MBONE: Multicasting Tomorrow's Internet

Multimedia?!

But back up a second. What do we mean by multimedia? Loosely, multimedia is the blending together of more than one medium -- such as text, graphics, sound, movies, smell-o-vision, whatever -- on your computer. Multimedia has been around for years, of course, through movies and television, but the word multimedia refers almost exclusively to computer technology. For example, thousands of CD-ROMs, computer games, and educational programs offer on-screen text combined with video, music, and narration.

As an extended example of multimedia, consider the Jurassic Park and Back to the Future rides at Disney World. Here, computer technology takes multimedia two steps further. First, it hides the computer from view, and second, it incorporates the sense of touch. You feel these rides as much as you hear or see them. To a lesser degree, three-dimensional games such as Doom accomplish the same goal, although the "touch" in this case tends to be nausea.

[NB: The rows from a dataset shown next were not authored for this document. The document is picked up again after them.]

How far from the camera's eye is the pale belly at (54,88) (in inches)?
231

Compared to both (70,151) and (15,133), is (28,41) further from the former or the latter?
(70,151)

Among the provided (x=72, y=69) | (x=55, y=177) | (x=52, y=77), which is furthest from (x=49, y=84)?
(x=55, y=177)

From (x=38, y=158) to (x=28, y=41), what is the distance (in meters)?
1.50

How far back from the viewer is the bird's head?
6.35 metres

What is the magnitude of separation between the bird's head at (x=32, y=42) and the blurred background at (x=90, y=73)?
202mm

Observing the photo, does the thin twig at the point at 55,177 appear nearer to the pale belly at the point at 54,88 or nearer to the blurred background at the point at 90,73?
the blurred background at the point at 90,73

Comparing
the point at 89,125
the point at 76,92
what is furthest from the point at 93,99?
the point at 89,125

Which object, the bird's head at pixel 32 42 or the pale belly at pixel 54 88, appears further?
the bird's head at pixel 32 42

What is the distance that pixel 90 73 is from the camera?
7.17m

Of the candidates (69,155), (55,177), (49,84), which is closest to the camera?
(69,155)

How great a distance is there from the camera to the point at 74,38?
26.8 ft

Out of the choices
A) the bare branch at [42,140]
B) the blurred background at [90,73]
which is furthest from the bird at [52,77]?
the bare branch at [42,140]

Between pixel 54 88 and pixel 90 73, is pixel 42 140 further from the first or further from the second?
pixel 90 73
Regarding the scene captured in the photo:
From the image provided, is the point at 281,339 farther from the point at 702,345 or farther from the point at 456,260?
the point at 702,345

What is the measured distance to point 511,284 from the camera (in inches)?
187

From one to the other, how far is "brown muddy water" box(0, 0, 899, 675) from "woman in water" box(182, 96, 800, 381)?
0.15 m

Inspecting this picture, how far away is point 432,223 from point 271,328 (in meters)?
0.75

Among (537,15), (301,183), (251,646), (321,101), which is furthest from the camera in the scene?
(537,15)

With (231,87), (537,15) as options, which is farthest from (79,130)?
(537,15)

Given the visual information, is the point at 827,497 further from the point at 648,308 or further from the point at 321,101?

The Internet has been home to multimedia -- graphics, animation, and sound files -- for years and years. But because graphics, animation, and sound files are so large, often several megabytes in size, they take a great deal of time (not to mention disk space) to download. For this reason, their availability has been sharply limited for regular users. Let's face it, hearing Bill Clinton's voice welcome you to the White House Web site is mighty cute, but it's hardly worth the four-minute download time with a 14.4 Kbps modem. One possible vision of hell is being forced to listen to the Watergate hearings in their entirety through the World Wide Web and a 14.4 Kbps modem. Or the Lincoln-Douglas debates. Or, God help us, the O. J. trial.

Figure 2
Figure 1-2: The White House Web site

To us, true multimedia means, in part, being able to do all those things that you can already do, but without the interminable waiting. Multimedia is supposed to be an interactive endeavor, but for now Internet multimedia isn't interactive; it's click-and-wait. True multimedia will deliver information fast enough that you won't have time to -- or want to -- go for coffee while that speech is transmitted to your computer.

The intertwining of multimedia and the Internet (slowly and irrevocably) makes sense. People like multimedia on their computers. It's engaging, entertaining, and often makes otherwise complex computers a little easier to use. Certainly it works: Some multimedia educational CD-ROMs are meant to be enjoyed by children who are barely old enough to walk. The Internet, once an ugly, text-only system, certainly needed some pictures, sound, and point-and-click simplicity to make it understandable to the masses.

Figure 3
Figure 1-3: Multimedia CD-ROMs educate and entertain children and adults.

For example, a few years ago, using the Internet to find the weather forecast meant knowing how to log into a mainframe or minicomputer, remembering how to telnet to a remote computer (undoubtedly one that had an obscure, hard-to-type name), and navigating a series of text-based menus or prompts. You could get the forecast pretty quickly once you got good at the process, but the exercise wasn't for the faint of heart or computer shy.


Figure 1-4: Getting the weather, the old way.

Today, all you need to do to get the weather forecast is launch a World Wide Web browser and click on a "hotlist" item. Voila! You are greeted not with a lengthy description of weather trends but with a pictorial map of the weather situation. This example is only the beginning of how multimedia is changing the Internet. Consumer products and services, such as Mosaic in a Box and America Online, are making the Net still easier for all to enjoy.

Figure 5
Figure 1-5: Getting the weather, the multimedia way.

Most people would agree that the advent of multimedia on the Internet is a change for the better, although longtime users (in Internet parlance, that's anyone who has been online for more than three months) may contend that the Internet's newfound ease of use is making Cyberspace a wee bit crowded for their tastes. Still, multimedia on the Internet is here to stay.